Overview of "Probabilistic Anchor Assignment with IoU Prediction for Object Detection"

The paper "Probabilistic Anchor Assignment with IoU Prediction for Object Detection" identifies anchor assignment as a key component in object detection systems and proposes an innovative probabilistic approach to refine this process. Traditional object detection systems often rely on the Intersection-over-Union (IoU) threshold-based heuristics for anchor assignment, which can lead to suboptimal model performance due to the simplicity of the threshold mechanism. The authors propose a probabilistic anchor assignment (PAA) strategy that uses probabilistic modeling to better distinguish positive and negative anchor samples, thus enhancing model training and subsequent detection accuracy.

Key Contributions

  1. Probabilistic Model for Anchor Scores:
    • The authors introduce a novel scoring method that integrates classification and localization losses to calculate anchor scores. They fit these scores to a Gaussian Mixture Model (GMM) with two modalities (positive and negative components), enabling a probabilistic distinction between anchors.
    • Anchor probabilities derived from the GMM are used to separate positive and negative anchors, which provides more flexible and adaptive anchor assignments unlike fixed thresholds or hard IoU cutoff values commonly used.
  2. IoU Prediction for Improved Scoring:
    • To address discrepancies between training and testing phase objectives in traditional object detection systems, the authors incorporate Intersection-over-Union (IoU) prediction as a measure of localization quality.
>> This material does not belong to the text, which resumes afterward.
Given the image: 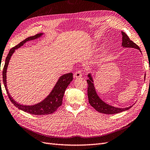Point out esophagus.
<instances>
[{"label": "esophagus", "instance_id": "esophagus-1", "mask_svg": "<svg viewBox=\"0 0 150 150\" xmlns=\"http://www.w3.org/2000/svg\"><path fill=\"white\" fill-rule=\"evenodd\" d=\"M74 78H80V77H82V71H81L80 70L76 71L74 74Z\"/></svg>", "mask_w": 150, "mask_h": 150}]
</instances>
IoU predictions allow the integration of localization quality into the non-maximum suppression (NMS) ranking metric, combining classification and localization for decision making during inference.
  3. Score Voting for Post-processing:
    • An additional post-processing technique named score voting is proposed by the authors. It refines bounding box predictions by considering the scores of nearby boxes, further leveraging the unified classification and localization measure to improve detection performance.

Numerical Results and Experimental Validation

The experimental outcomes validate the efficacy of the proposed methods. On the MS COCO dataset, models equipped with the proposed PAA and IoU prediction mechanisms set new state-of-the-art results for single-stage detectors. The paper reports significant performance improvements over baselines and competing methods: achieving 44.8% AP on COCO test-dev with a ResNet101 backbone and 53.5% when employing a ResNeXt-32x8d-152-DCN backbone with multi-scale testing. Experiments indicate that the PAA, coupled with IoU prediction and score voting, not only enhance precision but lead to better utilization of computational resources due to the efficient assignment strategy.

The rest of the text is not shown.